最初に効果が示されたのはシンガポールの研究で、0.01%アトロピン点眼を1日1回2年間使用したところ、近視進行が抑制され、その効果は点眼を行わない場合に比べて平均50%の抑制、さらに点眼を中止した後も効果が持続したとのことです。
しかし、近視が治るということではなく、点眼しない子供に比べ、進行が抑えられたということですし、人によって効果が異なります。
3)オルソケラトロジーによる近視抑制
近視は網膜の手前に焦点が合っている状態のため、ハードコンタクトレンズを睡眠時に装着して一時的に角膜の形状を平らにし、眼鏡やコンタクトなしで見えるようになります。レンズを外しても一定時間はその形状が続くので、睡眠時に装着し日中は裸眼で過ごすといったことが可能になります。これがオルソケラトロジーの原理です。

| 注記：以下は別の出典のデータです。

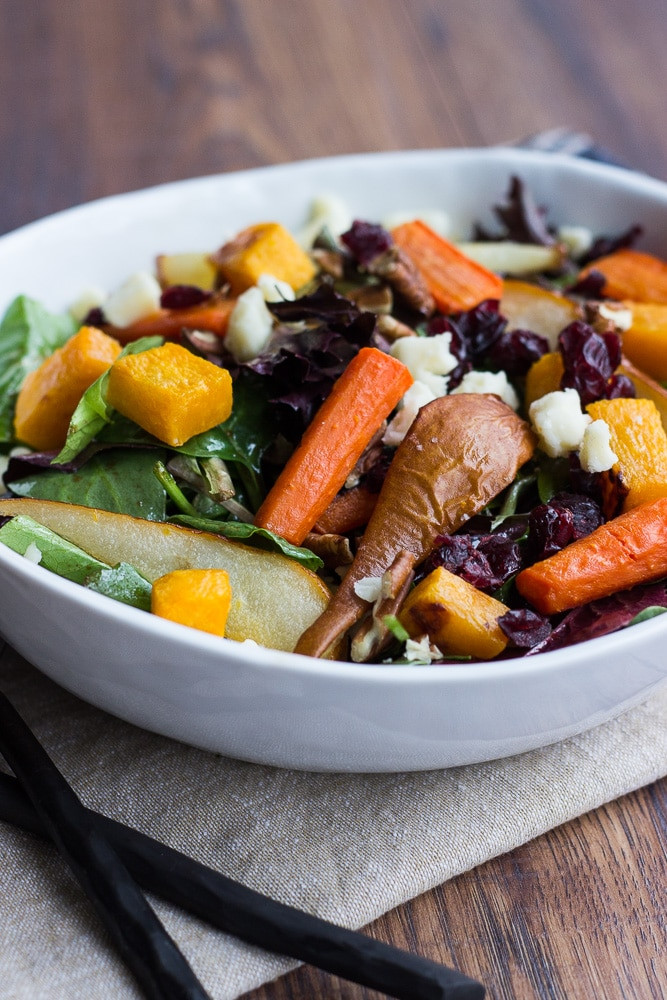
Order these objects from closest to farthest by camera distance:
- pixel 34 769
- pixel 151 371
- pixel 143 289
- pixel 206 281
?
pixel 34 769 → pixel 151 371 → pixel 143 289 → pixel 206 281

オルソケラトロジーは、装用により眼軸の延⻑が抑制される(通常の眼鏡やコンタクトレンズ比で平均30〜60%の抑制効果)ことが多くの研究により示されています。
4)多焦点ソフトコンタクトレンズによる近視抑制
多焦点ソフトコンタクトレンズによって、近視の進行が抑制されることが報告されています。効果はオルソケラトロジーと同程度と考えられています。
オルソケラトロジーと比べて刺激が少ないため装用しやすいこと。衛生面での管理が比較的容易なことから、今後はソフトコンタクトレンズが小児の近視抑制において中心的な役割を果たしていく可能性があります。